Parliamo dunque della chiesa di Santa Caterina che dominava, con la sua facciata e l’ imponente scalinata, il tratto di strada – l’attuale Corso Vittorio Emanuele l’antica Platha de Cothinas e poi via Grande – che, originandosi dalla Porta Sant’Antonio (Porta Sanctu Flasiu e, successivamente, PortaReale) si riversava nello slargo antistante il Castello Aragonese (allora ancora in piedi), trasformandosi quindi nella strada centrale sarda tra Sassari e Cagliari. Non era questa una chiesa di scarso peso tra quelle della città murata. Parrocchia dalla seconda metà del XIII secolo (1278), al pari della cattedreale dedicata a San Nicola e a quelle di San Sisto, San Donato e di Sant’Apolllinare, era una chiesa di enorme importanza nella città di Sassari con quasi cinquemila parrocchiani.

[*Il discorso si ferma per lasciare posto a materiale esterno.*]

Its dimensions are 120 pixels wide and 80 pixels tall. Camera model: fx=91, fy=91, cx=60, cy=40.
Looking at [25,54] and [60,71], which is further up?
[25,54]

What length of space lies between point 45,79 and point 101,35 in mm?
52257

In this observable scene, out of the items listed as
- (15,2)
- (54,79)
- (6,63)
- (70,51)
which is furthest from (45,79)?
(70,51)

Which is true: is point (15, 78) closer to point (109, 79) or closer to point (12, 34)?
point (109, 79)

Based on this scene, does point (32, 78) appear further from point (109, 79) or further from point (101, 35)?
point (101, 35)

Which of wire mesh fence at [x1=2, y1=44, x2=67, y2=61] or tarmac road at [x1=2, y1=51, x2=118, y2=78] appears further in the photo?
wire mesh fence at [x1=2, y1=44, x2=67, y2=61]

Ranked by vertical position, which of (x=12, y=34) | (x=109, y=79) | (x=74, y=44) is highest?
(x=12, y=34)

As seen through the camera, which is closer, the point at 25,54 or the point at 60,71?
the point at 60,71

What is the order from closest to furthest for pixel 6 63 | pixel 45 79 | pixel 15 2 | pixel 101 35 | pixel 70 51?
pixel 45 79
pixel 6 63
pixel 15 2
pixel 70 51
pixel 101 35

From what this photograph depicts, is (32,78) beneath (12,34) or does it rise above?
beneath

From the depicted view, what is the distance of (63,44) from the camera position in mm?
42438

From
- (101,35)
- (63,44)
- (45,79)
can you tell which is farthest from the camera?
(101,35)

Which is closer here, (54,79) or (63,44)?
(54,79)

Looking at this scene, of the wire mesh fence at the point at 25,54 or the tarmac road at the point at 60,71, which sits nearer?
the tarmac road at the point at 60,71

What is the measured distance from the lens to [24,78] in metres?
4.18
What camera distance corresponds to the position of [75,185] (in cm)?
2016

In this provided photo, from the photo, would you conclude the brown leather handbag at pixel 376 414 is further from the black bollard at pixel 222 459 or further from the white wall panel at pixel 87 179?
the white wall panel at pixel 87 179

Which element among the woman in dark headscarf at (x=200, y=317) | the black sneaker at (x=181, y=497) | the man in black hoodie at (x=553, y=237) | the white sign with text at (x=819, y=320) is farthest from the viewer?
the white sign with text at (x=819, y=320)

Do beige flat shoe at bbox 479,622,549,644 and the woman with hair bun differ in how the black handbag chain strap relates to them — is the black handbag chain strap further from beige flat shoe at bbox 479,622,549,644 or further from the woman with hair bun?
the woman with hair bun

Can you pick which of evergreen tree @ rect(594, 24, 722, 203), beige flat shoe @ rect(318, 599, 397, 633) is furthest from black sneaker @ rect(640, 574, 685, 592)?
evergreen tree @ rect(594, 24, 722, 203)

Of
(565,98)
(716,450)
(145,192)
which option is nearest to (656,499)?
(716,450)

Al punto da rivaleggiare con la stessa vicina Cattedrale.
I nostri due inviati in quella temperie storica, si muovono con pignola costanza, analizzando atti e carte anche inedite ma utilizzando, anzitutto, il ragionamento – necessario se non ci si accontenta del prendere atto delle cose ma ci si incaponisce nel tentare di svelarne le ragioni, anche in presenza di vuoti documentali – cercando di definirne l’identikit di questa chiesa. Di cui restano vaghe descrizioni pittoriche. Ne tratteggiano bene le caratteristiche artistiche e architettoniche, elencandone i guasti e il degrado dell’epoca (alcuni di questi guasti certo presunti e volutamente amplificati), raccontando alcuni eventi storici che in quel luogo si sono svolti (a questi aggiungerei gli autodafè ai quali erano stati costretti i condannati e le condannate della Santa Inquisizione che si recavano nella chiesa con l’abito penitenziale giallo con le due croci rosse di Sant’Andrea e una mitra sul capo, dopo una breve e umiliante processione di fedeli e di sacerdoti salmodianti dal vicino carcere del Sant’Uffizio: come accadde, ad esempio, a Giulia Carta, la “strega di Siligo” il 26 ottobre 1597).
Filigheddu (giornalista e ora autore teatrale) e Roggio (architetto e urbanista, impegnato nelle battaglie contro gli scempi sulle coste) hanno fuso le loro rispettive competenze, mescolandole con la passione per la storia cittadina e un certo gusto per l’indagine e la ricerca di alcuni tratti tipici della città di Sassari. Arricchendo tutto con una serie di indizi che hanno estratto da letture di atti, documenti, lettere e giornali dell’epoca. Il risultato è notevole: il testo si legge agevolmente perché è appassionante e anche privo di quel fastidioso sapore – accademico ma non solo – che rende le vicende della storia sempre ostiche da comprendere.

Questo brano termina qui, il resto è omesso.